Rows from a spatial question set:
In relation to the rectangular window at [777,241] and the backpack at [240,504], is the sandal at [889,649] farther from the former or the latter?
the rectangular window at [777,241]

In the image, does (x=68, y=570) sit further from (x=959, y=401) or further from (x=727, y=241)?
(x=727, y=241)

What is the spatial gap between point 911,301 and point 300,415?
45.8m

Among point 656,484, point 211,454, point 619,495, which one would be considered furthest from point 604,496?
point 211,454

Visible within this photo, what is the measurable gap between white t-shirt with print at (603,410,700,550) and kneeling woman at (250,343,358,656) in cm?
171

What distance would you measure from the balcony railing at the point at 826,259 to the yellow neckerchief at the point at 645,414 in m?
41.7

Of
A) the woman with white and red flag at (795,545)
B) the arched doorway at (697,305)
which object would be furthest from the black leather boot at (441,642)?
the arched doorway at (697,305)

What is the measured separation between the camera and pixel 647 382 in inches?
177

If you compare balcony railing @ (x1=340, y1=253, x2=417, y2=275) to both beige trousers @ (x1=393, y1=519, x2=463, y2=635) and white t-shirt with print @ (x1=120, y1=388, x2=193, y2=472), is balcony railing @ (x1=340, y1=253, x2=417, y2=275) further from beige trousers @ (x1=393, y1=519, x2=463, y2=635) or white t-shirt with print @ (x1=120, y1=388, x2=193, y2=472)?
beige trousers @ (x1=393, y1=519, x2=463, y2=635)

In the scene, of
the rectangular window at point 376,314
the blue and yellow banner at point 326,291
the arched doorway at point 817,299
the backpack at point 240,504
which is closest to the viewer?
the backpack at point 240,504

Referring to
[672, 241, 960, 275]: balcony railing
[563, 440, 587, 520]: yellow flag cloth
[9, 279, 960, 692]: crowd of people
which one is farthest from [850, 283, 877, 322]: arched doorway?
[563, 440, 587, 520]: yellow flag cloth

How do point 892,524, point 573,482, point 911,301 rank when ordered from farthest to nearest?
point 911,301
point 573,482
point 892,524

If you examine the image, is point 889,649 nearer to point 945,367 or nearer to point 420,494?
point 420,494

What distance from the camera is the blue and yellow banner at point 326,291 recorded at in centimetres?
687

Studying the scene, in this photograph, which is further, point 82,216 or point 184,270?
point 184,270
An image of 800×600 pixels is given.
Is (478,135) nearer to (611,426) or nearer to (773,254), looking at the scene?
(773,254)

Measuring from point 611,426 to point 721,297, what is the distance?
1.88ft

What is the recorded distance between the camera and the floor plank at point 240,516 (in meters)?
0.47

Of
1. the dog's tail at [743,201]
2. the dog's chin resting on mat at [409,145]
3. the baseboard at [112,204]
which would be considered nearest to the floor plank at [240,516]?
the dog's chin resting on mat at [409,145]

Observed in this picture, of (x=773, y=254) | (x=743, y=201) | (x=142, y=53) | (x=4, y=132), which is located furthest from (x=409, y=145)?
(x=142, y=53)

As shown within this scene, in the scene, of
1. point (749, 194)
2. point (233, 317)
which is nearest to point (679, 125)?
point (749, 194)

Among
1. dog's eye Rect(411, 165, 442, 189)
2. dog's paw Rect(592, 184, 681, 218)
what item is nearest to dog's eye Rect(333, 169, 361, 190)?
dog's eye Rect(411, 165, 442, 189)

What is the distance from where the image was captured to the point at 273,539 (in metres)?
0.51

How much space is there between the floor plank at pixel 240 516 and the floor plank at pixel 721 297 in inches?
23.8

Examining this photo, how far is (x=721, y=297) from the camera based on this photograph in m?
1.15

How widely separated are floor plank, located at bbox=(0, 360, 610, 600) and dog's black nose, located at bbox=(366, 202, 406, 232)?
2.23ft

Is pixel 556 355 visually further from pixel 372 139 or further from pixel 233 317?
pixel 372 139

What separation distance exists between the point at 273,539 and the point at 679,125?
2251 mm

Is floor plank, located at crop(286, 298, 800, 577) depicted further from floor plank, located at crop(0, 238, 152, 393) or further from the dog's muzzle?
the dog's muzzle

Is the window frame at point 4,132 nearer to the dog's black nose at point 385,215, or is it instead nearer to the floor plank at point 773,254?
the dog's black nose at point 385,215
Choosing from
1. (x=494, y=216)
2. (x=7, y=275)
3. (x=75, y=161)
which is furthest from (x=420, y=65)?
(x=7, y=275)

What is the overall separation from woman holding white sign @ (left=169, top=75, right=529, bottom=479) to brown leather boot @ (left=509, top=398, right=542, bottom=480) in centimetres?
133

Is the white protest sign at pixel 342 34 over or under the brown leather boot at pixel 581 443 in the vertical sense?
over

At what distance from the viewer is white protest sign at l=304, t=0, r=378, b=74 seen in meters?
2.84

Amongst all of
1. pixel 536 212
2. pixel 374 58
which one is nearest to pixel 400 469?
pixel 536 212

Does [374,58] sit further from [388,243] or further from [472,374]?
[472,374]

> _WHAT IS BEING ASKED_
Convert the lines running from the one with "Amongst all of" through the end of the rows into a Markdown table with the columns Number and Text. Number each line in order and leave out blank lines.

> _PROBLEM SOLUTION_
| Number | Text |
|---|---|
| 1 | Amongst all of |
| 2 | 1. pixel 536 212 |
| 3 | 2. pixel 374 58 |
| 4 | which one is nearest to pixel 400 469? |
| 5 | pixel 536 212 |
| 6 | Does [374,58] sit further from [388,243] or further from [472,374]? |
| 7 | [472,374] |